• Отрывок:
══════
Благодаря чрезмерному переполнению тюрьмы не могло быть и речи о строгом режиме: гуляли чуть не все камеры вместе — вообще, общение было полное. Воспользовавшись этим, мы завязали связи почти по всей губернии, записав адреса надежных лиц и сговорившись насчет будущей работы. Так часто самодержавие, нехотя и само того не подозревая, своим карательным аппаратом работало на пользу революции.

* * *

В начале августа, когда так неудачно закончилась пресловутая японская война и правительство вынуждено было дать хоть видимость каких-либо реформ, была создана знаменитая Булыгинская дума, прекращен целый ряд незначительных политических дел и т. п.

Было прекращено и наше дело, и мы снова на свободе... Первой моей мыслью по выходе из тюрьмы было продолжить работу среди крестьян, но кустарничать не хотелось: надо было связаться с партийным комитетом, получить от него санкцию и помощь, набрать людей и поставить работу во всей широте. В Одессе, связавшись с существовавшей тогда одесской группой РСДРП, я узнал, что, подобно нам, кустарничали на работе среди крестьян еще некоторые товарищи. Собравшись вместе, мы в полном смысле этого слова насели на одесскую группу. Много трудов стоило нам убедить комитетчиков в том, что необходимо организовать крестьянскую группу и помочь в этом нашей инициативной группе. В конце концов санкция получена, и первая сданная нами прокламация печатается. К нашему счастью, к нам присоединился прибывший в Одессу один товарищ-спилковец, которому были знакомы и формы организации, и тактические приемы работы. Через него же мы связались и со Спилкой, получив от нее несколько номеров спилковской «Правды» и другую литературу. Разделив между собою работу и запасшись литературой, мы отправились на места. Как сейчас, помню начало нашей первой прокламации. Написана она была на украинском языке, и, нужно сказать, очень удачно. Вот ее начало: «Затихла война в далеких полях Маньчжурии, за тэ сполихнула тут по цилой России, кривавим пожаром охапила велики и малы города и села и наиглущи сильски закутки... скризь стогин и прокляття и скризь ллеться крестянска и рабоча кривь не за далеку и никому непотрибну Маньчжурию, а за право рабочого люда стать чоловиком з паньской худобы, якой вин був доси»1.
══════
• Исходные данные:
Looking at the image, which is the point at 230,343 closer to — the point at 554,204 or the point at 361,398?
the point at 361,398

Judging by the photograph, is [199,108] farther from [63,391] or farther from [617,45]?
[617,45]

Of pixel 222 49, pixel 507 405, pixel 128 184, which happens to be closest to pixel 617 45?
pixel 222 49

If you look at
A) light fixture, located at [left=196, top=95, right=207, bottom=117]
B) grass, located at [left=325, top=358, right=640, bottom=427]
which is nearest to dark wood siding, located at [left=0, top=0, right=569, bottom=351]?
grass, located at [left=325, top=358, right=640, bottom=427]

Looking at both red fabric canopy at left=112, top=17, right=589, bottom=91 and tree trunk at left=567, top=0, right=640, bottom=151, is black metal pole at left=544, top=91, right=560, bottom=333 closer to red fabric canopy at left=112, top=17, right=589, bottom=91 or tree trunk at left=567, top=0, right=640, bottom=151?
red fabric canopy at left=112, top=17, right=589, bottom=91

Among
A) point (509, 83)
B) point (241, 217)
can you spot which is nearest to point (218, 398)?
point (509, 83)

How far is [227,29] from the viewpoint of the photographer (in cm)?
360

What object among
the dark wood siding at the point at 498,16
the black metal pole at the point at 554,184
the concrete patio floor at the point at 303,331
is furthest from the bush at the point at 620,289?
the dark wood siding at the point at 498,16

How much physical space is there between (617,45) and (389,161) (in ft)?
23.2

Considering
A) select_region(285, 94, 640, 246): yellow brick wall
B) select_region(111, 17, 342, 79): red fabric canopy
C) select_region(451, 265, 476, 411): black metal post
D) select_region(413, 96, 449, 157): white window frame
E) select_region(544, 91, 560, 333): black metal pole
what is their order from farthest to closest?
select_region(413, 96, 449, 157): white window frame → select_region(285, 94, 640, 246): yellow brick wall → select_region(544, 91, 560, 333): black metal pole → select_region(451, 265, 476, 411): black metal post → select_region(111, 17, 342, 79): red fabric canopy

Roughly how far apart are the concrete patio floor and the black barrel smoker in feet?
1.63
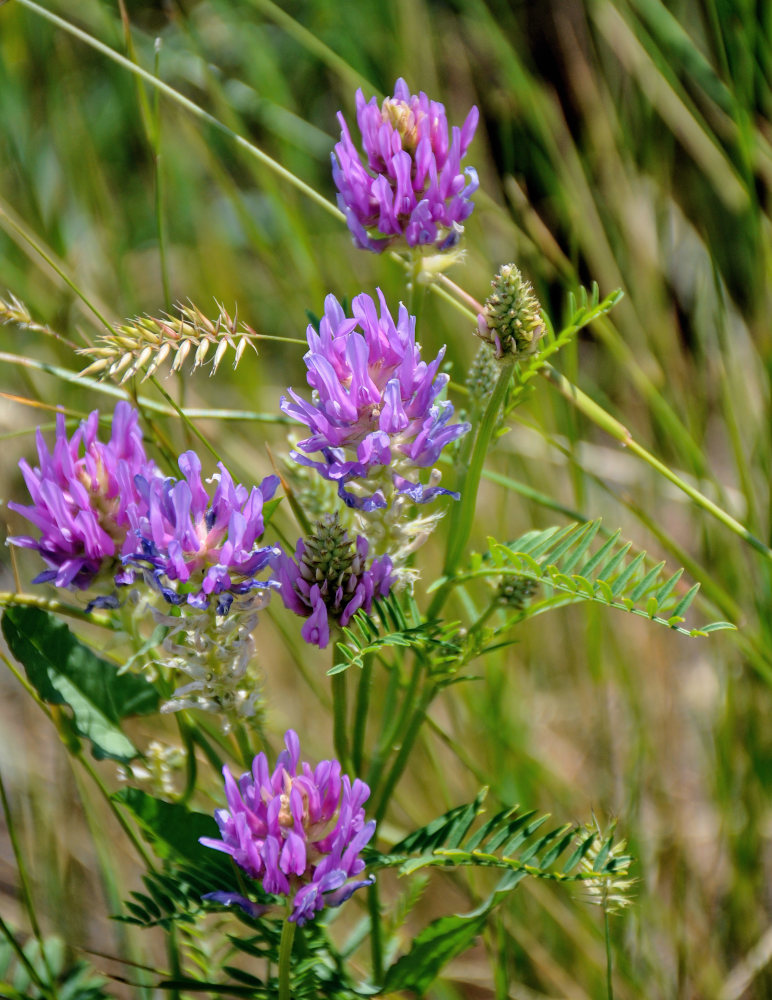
══════
Продолжите отрывок о работе среди крестьян, начав сразу после его последнего предложения.

• Ответ:
Работа закончена. Ездим, завязываем связи, организуем ячейки на местах, возвращаемся и после совещания снова разъезжаемся для той же работы. Охвачено уже четыре уезда Херсонской губернии: Тираспольский, Одесский, Ананьевский и Елисаветградский. На местах принимают нас с распростертыми объятиями. Местами оставляем только конспиративно организованную ячейку, поручая ей дальнейшую работу, местами проводим летучки и сходы. По пути в городах и местечках, где нет организации, организуем рабочих и солдат, создавая опорные ячейки в городе и связывая их с сельскими. С каждым днем работа так расширяется, что не хватает людей. Любопытно, что, несмотря на то что социалисты-революционеры всегда считали себя партией крестьянской, нигде в деревне они не оставили и следа чего-либо организационно-упроченного, по крайней мере во всех тех районах, которые мы посетили. Отзвуки их посещения кое-где были в виде метеорно проводимых массовок. Завязав достаточное количество связей во всех районах губернии, мы задумали созвать первую организационную конференцию и с этим в первых числах октября снова разъехались по местам. С одной стороны, конференция должна была организационно увязать все имеющиеся в губернии ячейки, с другой — мы хотели получить право на существование, ибо и нас, и одесскую группу тяготило существование нас «при группе»: совершенно другой характер работы, другие тактические приемы, совершенно особые формы организации.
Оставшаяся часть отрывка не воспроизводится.